Anti-migrant protesters in South Africa escalated their campaign on Thursday, going door-to-door in townships to drag suspected undocumented foreigners from their homes and hand them to police. In Alexandra, a densely populated township on the northeastern edge of Johannesburg, groups of men carrying sticks broke down doors and entered houses where they believed undocumented migrants were sheltering. Similar marches took place in Soweto, another major Johannesburg township, and in the coastal city of Durban, marking a significant shift in tactics from mass demonstrations toward targeted neighbourhood searches.
The action follows months of often violent anti-immigrant demonstrations and an unofficial deadline of 30 June, set by protest groups, by which all undocumented foreigners were told to leave the country. The movement is led in part by the organisation March and March, whose leader Jacinta Ngobese-Zuma has insisted the campaign is not xenophobic and has pledged weekly protests every Thursday until the government responds to its demands. Community leaders in Alexandra and Soweto cited South Africa's unemployment rate, which exceeds 30 per cent, and what they describe as inadequate border controls as driving public frustration. "The pie is now too small to share," said Soweto community leader Portia Zulu. However, even some figures sympathetic to the protests drew a line at Thursday's scenes: Alexandra community leader Musa Mabiko said the march had "got out of hand" and needed to stop immediately, while at least one local described the scenes as more akin to vandalism than protest.
South Africa hosts more than three million foreign nationals, roughly five per cent of its population, drawn largely from neighbouring and regional countries including Zimbabwe, Mozambique, Malawi, Nigeria, and Ghana. Thousands of people from those nations have fled South Africa in recent weeks. Nigeria, which has already repatriated some of its citizens, said this week that conditions for foreigners in the country are deteriorating.

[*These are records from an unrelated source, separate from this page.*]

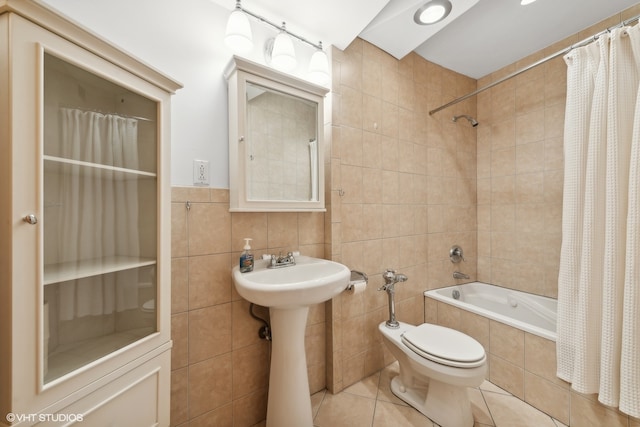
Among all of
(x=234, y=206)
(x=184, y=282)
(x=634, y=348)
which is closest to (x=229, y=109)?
(x=234, y=206)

The escalation raises serious concerns about public order and the safety of migrant communities. While protesters represent a relatively small number of people, their new strategy of singling out individual homes in low-income neighbourhoods amplifies the threat felt by foreign nationals and puts pressure on the South African government to respond — both to the demonstrators' demands for stricter enforcement and to international calls to protect vulnerable residents from vigilante violence.